— START Passage given —

Publisher: Image Comics
Release Date: August 3, 2016
Physical Cover Price: $3.99
Writer: Ed Brubaker
Artist: Sean Phillips, Elizabeth Breitweiser

Review: If it’s different you want, then it’s different you can have here with the first issue of ‘Kill or Be Killed’ – particularly if you’re a Brubaker fan.  While known for his stints on ‘Batman,’ ‘The Uncanny X-Men,’ ‘Daredevil,’ ‘Captain America,’ and more, Brubaker cut his teeth in the “crime fiction” arena, and it would be easy for the casual fan to lump ‘Kill or Be Killed’ into that category.  After all, this issue features guns and murdering and stuff – that’s crime fiction, right?  Casual fans, wake up: ‘Kill or Be Killed’ is as much “crime fiction” as ‘The Punisher’ is, which is to say, not at all.

— END Passage given —
— START Listed entries —

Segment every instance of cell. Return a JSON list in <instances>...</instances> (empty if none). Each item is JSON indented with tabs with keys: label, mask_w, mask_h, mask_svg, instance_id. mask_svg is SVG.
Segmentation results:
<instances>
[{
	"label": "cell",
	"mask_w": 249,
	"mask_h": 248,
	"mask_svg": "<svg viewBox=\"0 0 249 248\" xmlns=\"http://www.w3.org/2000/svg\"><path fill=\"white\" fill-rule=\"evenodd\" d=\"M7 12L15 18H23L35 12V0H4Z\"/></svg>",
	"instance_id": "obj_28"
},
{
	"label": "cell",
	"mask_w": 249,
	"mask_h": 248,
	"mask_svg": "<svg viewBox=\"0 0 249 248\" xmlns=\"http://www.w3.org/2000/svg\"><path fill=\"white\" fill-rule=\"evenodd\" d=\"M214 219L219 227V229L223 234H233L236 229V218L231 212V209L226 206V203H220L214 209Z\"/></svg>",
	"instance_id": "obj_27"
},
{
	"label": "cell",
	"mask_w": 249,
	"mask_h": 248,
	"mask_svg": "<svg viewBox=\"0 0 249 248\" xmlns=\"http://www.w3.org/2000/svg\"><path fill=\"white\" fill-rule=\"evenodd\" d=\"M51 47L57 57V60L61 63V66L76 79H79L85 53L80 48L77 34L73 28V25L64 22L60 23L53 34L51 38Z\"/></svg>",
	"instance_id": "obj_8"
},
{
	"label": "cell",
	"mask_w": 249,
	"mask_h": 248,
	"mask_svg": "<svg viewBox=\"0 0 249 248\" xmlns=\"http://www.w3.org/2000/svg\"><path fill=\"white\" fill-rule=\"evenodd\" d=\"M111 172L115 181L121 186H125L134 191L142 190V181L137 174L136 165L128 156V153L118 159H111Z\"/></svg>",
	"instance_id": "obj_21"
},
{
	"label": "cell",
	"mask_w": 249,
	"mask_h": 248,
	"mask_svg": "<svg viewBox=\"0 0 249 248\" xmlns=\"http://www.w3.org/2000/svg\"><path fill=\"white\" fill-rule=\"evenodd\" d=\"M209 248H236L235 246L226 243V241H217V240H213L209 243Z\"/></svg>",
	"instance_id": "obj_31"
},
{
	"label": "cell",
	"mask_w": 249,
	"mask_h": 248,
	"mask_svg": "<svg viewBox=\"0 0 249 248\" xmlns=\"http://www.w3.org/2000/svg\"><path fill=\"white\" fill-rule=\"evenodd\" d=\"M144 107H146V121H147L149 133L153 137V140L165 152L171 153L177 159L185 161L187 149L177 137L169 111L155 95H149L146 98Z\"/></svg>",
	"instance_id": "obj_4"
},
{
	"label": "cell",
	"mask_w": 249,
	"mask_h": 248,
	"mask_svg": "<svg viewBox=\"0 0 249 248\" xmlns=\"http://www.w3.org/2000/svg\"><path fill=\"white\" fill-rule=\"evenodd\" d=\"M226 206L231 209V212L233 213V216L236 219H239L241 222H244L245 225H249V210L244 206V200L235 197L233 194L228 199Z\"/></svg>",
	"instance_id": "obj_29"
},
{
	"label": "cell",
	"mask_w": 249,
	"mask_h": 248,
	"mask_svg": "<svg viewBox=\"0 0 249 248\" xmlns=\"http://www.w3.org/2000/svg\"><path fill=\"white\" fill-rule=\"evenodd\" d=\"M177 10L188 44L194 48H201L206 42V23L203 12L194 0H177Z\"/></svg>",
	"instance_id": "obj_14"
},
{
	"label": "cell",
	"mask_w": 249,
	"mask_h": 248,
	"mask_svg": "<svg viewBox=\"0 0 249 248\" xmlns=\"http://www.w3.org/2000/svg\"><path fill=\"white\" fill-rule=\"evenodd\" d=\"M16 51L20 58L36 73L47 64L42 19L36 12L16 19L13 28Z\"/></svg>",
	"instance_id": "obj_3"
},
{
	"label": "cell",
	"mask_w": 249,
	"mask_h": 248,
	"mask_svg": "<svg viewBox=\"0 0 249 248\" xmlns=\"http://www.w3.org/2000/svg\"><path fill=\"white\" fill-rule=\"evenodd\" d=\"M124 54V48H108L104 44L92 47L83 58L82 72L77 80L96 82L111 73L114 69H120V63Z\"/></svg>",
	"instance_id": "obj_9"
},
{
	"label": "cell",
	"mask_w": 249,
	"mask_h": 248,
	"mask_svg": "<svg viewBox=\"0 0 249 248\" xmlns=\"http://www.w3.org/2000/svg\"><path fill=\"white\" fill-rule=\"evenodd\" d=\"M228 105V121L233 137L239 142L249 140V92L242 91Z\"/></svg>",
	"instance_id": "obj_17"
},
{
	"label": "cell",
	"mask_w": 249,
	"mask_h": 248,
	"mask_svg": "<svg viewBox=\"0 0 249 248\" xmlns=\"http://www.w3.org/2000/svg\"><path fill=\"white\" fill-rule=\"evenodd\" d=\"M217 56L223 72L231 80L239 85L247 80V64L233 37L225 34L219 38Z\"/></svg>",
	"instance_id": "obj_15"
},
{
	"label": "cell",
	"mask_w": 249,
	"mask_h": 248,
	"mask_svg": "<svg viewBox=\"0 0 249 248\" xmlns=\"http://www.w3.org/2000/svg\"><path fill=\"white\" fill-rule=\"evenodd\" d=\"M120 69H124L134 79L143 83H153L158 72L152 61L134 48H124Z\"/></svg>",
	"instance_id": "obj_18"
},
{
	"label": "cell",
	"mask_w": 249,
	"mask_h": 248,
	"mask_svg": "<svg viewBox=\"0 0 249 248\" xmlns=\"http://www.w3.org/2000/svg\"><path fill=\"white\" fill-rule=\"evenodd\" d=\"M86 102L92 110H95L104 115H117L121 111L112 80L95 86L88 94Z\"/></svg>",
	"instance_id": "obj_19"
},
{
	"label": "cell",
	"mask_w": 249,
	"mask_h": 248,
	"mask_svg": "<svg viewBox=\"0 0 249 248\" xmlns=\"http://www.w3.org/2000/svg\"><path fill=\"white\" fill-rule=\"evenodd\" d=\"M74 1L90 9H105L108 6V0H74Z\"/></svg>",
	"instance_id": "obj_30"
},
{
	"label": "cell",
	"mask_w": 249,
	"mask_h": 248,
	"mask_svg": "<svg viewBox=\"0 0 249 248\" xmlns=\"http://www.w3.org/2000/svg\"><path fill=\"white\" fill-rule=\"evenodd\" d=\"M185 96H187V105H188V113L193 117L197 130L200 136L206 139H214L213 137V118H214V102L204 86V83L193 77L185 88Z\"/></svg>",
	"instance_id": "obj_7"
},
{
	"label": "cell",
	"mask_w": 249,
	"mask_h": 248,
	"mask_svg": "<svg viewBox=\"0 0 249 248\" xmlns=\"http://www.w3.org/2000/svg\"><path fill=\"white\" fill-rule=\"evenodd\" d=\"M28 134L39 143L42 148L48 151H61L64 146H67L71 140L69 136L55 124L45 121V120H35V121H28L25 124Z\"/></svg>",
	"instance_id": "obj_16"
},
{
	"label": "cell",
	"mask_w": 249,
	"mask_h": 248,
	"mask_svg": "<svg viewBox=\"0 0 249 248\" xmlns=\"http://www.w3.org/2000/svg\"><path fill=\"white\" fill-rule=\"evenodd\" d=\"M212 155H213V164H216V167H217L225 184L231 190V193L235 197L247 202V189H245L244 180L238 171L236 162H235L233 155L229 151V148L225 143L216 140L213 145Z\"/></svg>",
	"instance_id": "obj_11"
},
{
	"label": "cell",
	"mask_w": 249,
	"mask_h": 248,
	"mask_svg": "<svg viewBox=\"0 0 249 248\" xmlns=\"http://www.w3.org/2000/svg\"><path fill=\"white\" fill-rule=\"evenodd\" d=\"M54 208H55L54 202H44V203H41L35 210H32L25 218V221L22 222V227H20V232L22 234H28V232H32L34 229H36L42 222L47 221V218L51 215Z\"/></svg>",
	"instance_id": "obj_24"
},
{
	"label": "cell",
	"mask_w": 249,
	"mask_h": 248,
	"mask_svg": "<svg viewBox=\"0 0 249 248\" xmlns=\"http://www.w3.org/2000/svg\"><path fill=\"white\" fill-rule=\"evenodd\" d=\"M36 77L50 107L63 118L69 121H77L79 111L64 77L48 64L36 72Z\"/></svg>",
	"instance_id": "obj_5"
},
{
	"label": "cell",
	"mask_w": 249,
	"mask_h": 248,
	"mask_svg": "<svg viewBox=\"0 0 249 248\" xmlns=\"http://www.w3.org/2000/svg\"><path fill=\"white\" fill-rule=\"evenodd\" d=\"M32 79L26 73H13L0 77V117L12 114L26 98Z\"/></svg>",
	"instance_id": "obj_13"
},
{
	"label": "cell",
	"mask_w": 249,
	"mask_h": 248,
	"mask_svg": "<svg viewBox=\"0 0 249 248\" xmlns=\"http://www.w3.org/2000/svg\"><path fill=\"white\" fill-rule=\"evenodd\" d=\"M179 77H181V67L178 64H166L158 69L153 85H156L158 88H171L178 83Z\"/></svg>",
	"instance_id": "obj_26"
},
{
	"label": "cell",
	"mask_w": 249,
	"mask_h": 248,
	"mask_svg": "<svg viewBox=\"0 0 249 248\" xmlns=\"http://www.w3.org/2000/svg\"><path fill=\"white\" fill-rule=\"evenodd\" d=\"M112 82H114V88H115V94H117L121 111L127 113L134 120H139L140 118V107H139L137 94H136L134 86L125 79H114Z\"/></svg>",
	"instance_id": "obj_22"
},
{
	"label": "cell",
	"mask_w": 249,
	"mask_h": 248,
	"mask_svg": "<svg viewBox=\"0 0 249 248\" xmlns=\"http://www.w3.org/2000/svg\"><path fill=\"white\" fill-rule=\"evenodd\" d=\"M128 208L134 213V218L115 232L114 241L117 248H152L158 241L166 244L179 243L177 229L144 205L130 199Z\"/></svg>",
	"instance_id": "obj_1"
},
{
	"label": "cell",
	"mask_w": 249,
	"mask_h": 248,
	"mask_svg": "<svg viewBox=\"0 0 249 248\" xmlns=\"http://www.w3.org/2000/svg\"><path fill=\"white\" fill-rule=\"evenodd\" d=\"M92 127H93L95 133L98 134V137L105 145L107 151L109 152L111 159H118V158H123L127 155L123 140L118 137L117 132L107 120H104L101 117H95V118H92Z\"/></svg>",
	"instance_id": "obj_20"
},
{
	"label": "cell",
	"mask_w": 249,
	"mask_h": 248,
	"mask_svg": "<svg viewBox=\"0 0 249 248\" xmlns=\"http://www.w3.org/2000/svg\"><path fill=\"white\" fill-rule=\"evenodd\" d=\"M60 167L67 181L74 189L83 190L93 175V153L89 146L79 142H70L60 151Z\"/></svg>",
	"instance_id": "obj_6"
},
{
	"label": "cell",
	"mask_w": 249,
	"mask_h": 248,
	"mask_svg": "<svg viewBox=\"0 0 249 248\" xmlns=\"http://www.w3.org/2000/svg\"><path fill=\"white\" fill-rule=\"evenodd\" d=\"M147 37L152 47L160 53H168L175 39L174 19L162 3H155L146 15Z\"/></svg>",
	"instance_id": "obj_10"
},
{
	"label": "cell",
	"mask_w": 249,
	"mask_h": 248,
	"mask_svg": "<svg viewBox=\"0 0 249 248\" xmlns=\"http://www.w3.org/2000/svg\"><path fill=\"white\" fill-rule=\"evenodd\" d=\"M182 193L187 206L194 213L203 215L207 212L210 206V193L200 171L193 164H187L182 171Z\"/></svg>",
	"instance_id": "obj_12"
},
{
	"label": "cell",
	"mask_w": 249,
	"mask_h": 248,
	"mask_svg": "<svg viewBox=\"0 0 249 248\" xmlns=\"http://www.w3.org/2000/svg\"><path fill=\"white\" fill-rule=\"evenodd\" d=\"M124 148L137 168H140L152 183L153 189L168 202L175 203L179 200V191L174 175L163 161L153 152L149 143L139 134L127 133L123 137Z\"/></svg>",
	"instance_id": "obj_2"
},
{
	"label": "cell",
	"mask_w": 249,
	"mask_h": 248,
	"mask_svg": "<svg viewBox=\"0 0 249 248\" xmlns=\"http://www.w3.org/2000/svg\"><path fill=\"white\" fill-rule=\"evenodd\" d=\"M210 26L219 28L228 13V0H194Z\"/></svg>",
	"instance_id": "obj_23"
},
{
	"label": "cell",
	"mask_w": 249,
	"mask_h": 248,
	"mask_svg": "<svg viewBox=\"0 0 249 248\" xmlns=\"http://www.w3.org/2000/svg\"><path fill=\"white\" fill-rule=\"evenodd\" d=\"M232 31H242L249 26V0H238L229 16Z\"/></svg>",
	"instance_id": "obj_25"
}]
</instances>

— END Listed entries —

*Jobs:*
(a) Reproduce the stretch of the comic review from "Review: If it’s" through "not at all.".
(b) Carry on the review of the first issue of 'Kill or Be Killed' from the point where it ends.

*Answers given:*
(a)
Review: If it’s different you want, then it’s different you can have here with the first issue of ‘Kill or Be Killed’ – particularly if you’re a Brubaker fan.  While known for his stints on ‘Batman,’ ‘The Uncanny X-Men,’ ‘Daredevil,’ ‘Captain America,’ and more, Brubaker cut his teeth in the “crime fiction” arena, and it would be easy for the casual fan to lump ‘Kill or Be Killed’ into that category.  After all, this issue features guns and murdering and stuff – that’s crime fiction, right?  Casual fans, wake up: ‘Kill or Be Killed’ is as much “crime fiction” as ‘The Punisher’ is, which is to say, not at all.

(b)
In ‘Kill or Be Killed,’ a vigilante character does take center stage, but it’s how this character becomes as we see him in his current state that drives most of this first issue.  Dylan is a twenty-something who is feeling pretty aimless in life; he doesn’t have a girlfriend or a good job, and he lost his spot in grad school a while back after his first suicide attempt.  He’s mad at the world, like many people are, and he feels helpless to do anything that could enact real change – again, a sentiment shared my many people these days.  After he discovers that the girl he likes has been spending time with him out of pity more than anything else, Dylan decides it’s time to end it all.  As he makes the fateful step off the top of his NYC apartment building, he has a pang of remorse and decides he wants to live; without giving to much away in the book, something happens on his fall that irrevocably changes him, and he survives his ordeal relatively physically unscathed.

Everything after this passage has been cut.